* Given information
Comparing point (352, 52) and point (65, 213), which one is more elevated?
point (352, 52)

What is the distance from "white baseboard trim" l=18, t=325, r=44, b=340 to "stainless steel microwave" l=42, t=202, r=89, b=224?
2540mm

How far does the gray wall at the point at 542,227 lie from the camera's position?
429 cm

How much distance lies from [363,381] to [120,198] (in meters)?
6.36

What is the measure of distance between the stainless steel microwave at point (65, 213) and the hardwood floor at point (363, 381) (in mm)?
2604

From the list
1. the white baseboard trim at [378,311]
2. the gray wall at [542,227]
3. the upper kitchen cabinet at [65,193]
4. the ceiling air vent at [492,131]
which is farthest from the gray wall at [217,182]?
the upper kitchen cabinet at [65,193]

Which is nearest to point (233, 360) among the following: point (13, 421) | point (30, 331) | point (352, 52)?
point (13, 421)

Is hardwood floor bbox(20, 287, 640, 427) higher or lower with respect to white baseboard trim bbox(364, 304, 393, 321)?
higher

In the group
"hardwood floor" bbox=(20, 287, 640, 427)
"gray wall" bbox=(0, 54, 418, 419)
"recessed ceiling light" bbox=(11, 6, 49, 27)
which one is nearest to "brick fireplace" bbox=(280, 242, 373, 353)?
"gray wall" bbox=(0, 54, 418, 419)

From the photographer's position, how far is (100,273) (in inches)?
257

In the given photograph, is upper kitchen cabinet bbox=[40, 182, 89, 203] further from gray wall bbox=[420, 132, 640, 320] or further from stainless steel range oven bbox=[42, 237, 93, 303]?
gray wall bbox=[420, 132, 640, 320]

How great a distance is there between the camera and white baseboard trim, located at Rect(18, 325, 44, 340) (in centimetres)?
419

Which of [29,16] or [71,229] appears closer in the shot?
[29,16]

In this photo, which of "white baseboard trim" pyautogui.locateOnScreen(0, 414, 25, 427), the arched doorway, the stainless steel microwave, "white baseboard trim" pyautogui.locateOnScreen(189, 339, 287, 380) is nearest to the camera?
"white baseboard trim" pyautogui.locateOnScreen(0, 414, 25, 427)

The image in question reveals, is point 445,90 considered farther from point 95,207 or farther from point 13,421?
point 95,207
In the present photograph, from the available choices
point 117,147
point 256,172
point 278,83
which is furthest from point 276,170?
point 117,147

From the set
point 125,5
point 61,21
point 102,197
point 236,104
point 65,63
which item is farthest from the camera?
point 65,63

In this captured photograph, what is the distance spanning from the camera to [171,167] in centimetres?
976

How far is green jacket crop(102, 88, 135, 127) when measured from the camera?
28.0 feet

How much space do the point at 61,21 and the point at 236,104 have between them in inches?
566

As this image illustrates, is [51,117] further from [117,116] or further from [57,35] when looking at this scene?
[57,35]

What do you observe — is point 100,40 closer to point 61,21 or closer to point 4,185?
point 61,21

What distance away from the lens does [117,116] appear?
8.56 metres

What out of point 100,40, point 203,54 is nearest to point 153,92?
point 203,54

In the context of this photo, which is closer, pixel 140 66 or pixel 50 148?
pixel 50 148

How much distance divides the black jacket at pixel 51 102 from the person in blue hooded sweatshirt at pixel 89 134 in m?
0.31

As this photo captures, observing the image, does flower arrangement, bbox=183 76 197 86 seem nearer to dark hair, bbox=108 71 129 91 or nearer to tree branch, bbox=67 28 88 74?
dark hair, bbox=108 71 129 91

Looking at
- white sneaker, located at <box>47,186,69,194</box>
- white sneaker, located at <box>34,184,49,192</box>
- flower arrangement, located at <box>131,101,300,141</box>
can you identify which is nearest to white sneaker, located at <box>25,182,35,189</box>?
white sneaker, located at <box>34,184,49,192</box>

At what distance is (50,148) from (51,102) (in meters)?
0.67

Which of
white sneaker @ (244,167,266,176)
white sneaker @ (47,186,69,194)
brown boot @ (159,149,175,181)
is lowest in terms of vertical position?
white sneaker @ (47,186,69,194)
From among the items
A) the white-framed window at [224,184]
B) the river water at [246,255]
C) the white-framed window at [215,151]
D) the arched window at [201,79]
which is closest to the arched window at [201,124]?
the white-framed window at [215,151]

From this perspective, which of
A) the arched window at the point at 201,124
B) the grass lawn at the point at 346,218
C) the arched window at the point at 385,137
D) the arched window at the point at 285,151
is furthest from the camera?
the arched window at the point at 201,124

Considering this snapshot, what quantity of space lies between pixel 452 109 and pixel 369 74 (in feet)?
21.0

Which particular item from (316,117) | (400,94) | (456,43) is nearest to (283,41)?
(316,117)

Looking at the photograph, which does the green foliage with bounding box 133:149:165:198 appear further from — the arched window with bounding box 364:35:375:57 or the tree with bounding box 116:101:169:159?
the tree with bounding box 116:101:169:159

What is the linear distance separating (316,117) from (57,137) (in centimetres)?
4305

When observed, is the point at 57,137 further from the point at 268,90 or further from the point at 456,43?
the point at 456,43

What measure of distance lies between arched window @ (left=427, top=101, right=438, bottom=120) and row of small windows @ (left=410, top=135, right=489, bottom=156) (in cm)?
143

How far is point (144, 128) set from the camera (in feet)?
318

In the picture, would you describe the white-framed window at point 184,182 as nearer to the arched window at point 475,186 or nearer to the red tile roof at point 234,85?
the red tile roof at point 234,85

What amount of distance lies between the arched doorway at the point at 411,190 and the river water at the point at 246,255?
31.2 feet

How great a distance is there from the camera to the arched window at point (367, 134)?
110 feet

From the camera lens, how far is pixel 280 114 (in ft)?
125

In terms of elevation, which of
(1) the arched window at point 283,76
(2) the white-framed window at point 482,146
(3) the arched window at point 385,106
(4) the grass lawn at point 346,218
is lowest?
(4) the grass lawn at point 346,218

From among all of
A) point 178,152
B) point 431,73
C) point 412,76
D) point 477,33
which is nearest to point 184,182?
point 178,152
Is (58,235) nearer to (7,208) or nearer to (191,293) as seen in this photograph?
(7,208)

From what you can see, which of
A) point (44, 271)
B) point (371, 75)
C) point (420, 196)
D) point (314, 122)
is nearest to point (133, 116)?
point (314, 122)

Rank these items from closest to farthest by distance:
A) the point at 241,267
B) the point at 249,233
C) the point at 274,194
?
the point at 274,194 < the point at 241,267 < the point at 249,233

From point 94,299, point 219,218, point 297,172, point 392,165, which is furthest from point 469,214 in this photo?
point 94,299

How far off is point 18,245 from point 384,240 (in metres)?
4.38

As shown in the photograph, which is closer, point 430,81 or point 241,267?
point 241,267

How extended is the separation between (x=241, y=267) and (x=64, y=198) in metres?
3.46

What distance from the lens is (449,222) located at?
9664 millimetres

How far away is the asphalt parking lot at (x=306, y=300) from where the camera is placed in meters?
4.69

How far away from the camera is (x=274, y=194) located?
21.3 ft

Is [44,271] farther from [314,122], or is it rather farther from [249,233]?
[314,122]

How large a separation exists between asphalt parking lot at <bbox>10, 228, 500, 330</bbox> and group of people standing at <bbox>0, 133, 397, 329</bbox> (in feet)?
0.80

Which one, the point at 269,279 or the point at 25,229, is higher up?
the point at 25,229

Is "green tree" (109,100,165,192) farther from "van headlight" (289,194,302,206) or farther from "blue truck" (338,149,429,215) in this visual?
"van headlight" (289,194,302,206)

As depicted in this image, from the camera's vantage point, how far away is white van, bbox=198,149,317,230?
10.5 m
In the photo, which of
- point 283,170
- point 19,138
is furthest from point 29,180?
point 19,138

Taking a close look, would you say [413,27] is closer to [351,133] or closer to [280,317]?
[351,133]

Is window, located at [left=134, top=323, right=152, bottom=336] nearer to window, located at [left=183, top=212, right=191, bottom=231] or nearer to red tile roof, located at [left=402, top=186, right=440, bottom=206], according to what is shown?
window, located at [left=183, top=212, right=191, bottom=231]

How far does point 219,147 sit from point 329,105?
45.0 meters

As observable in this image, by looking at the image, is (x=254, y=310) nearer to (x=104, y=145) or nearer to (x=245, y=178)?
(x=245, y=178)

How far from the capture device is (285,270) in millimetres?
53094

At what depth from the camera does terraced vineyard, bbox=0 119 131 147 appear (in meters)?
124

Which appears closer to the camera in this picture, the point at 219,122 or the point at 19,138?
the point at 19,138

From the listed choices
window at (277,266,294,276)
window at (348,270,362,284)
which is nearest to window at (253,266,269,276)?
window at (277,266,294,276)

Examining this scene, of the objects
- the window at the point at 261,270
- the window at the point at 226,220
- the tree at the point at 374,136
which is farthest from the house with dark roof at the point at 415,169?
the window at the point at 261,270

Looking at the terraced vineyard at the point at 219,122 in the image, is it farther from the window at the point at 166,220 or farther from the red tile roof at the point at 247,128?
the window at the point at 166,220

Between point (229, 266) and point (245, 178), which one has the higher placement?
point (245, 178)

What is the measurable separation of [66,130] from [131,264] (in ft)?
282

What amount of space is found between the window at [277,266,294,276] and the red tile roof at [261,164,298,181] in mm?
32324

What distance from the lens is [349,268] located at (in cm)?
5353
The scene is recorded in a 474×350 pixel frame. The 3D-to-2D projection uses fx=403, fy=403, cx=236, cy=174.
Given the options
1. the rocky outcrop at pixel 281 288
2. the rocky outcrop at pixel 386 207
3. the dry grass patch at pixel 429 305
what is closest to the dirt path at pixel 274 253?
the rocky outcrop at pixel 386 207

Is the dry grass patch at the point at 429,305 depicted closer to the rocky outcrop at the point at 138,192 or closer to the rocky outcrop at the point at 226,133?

* Task directions
Put the listing lines into a JSON list of strings, one string per line and no blank lines. Start at the line containing "How far away is the" and end with the line containing "45.0 meters", including both.

* Task result
[
  "How far away is the asphalt parking lot at (x=306, y=300) from where the camera is placed in meters?",
  "4.69",
  "How far away from the camera is (x=274, y=194) located?",
  "21.3 ft",
  "Is [44,271] farther from [314,122], or is it rather farther from [249,233]?",
  "[314,122]",
  "How large a separation exists between asphalt parking lot at <bbox>10, 228, 500, 330</bbox> and group of people standing at <bbox>0, 133, 397, 329</bbox> (in feet)?",
  "0.80",
  "Which one, the point at 269,279 or the point at 25,229, is higher up?",
  "the point at 25,229",
  "Is \"green tree\" (109,100,165,192) farther from \"van headlight\" (289,194,302,206) or farther from \"blue truck\" (338,149,429,215) in this visual?",
  "\"van headlight\" (289,194,302,206)",
  "As depicted in this image, from the camera's vantage point, how far away is white van, bbox=198,149,317,230?",
  "10.5 m",
  "In the photo, which of",
  "- point 283,170",
  "- point 19,138",
  "is furthest from point 29,180?",
  "point 19,138",
  "Taking a close look, would you say [413,27] is closer to [351,133] or closer to [280,317]?",
  "[351,133]",
  "Is window, located at [left=134, top=323, right=152, bottom=336] nearer to window, located at [left=183, top=212, right=191, bottom=231] or nearer to red tile roof, located at [left=402, top=186, right=440, bottom=206], according to what is shown?",
  "window, located at [left=183, top=212, right=191, bottom=231]",
  "How far does point 219,147 sit from point 329,105?",
  "45.0 meters"
]